Reasons to be Cheerful, Part 4

That Punk would one day be the object of nostalgia would have been anathema to the sweaty, blood-spattered denizens of a late 1970's slam pit. Punk was about irreverence and irrelevance, in direct opposition to two of the core tenets of nostalgia. Still, with two new movies on punk icons hitting the screen, it's hard to deny there is some fond reminiscing going on.

The first, the documentary Let Fury Have the Hour, just reeks of nostalgia. As Bill Green, at make the logo bigger notes, it seems to miss the point that there was no point. It runs the risk of seeing meaning that simply wasn't there. Punk was never about changing the world, it was about changing your world.

The new Ian Dury biopic, Sex & Drugs & Rock & Roll seems to be more in the spirit of the times.

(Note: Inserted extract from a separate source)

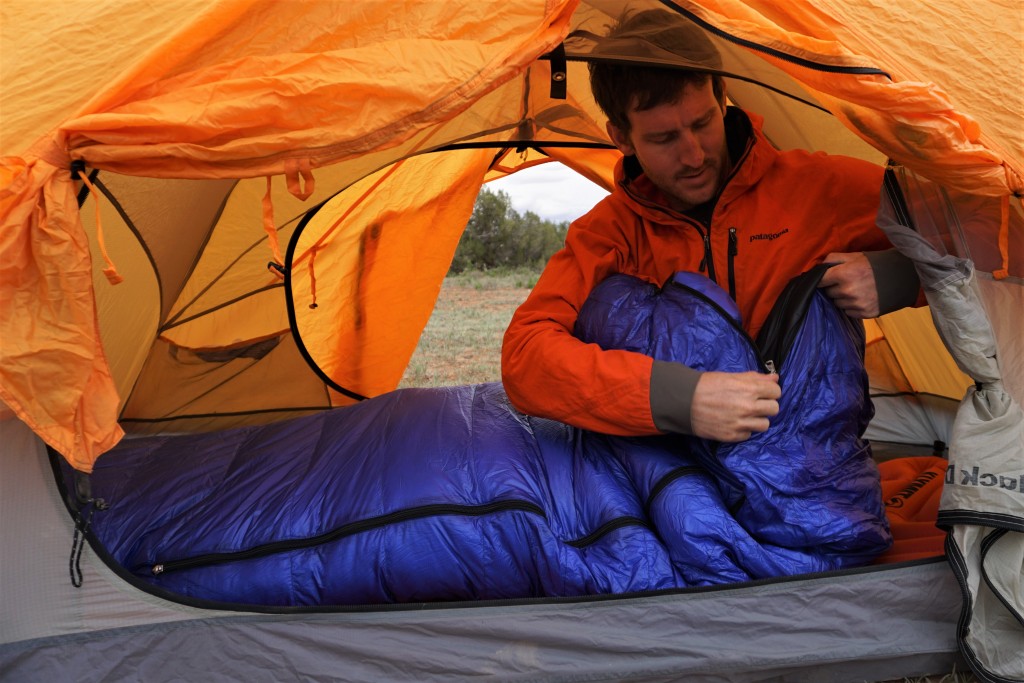 western mountaineering ultralite - the ultralite came close to winning our editors' choice but the...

For a genre intent on breaking the rules, could there be a better front man than a 35-year-old cripple? Is there a better disguise for bitterness than humor? The brilliance of Dury's subversion is that most of it was subliminal. You had to listen between the lines.

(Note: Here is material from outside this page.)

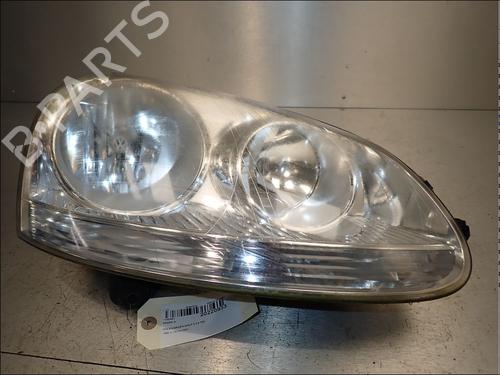 Højre forlygte Højre forlygte VW GOLF V (1K1) 2.0 TDI (136 hp) 34028291 34028291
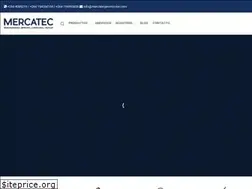 Sites similar to mercatecpromocion.com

I hope to see both films. I really want to like both, but suspect the Dury pic will do a better job of capturing the moment. The danger in looking back at popular culture is that you'll over analyze it. You risk seeing things in a context that did not exist at the time. Let Fury Have the Hour promises a lot of people saying what punk meant to them. The problem is, if you look at put and come away with any deep meaning, you're totally missing the point.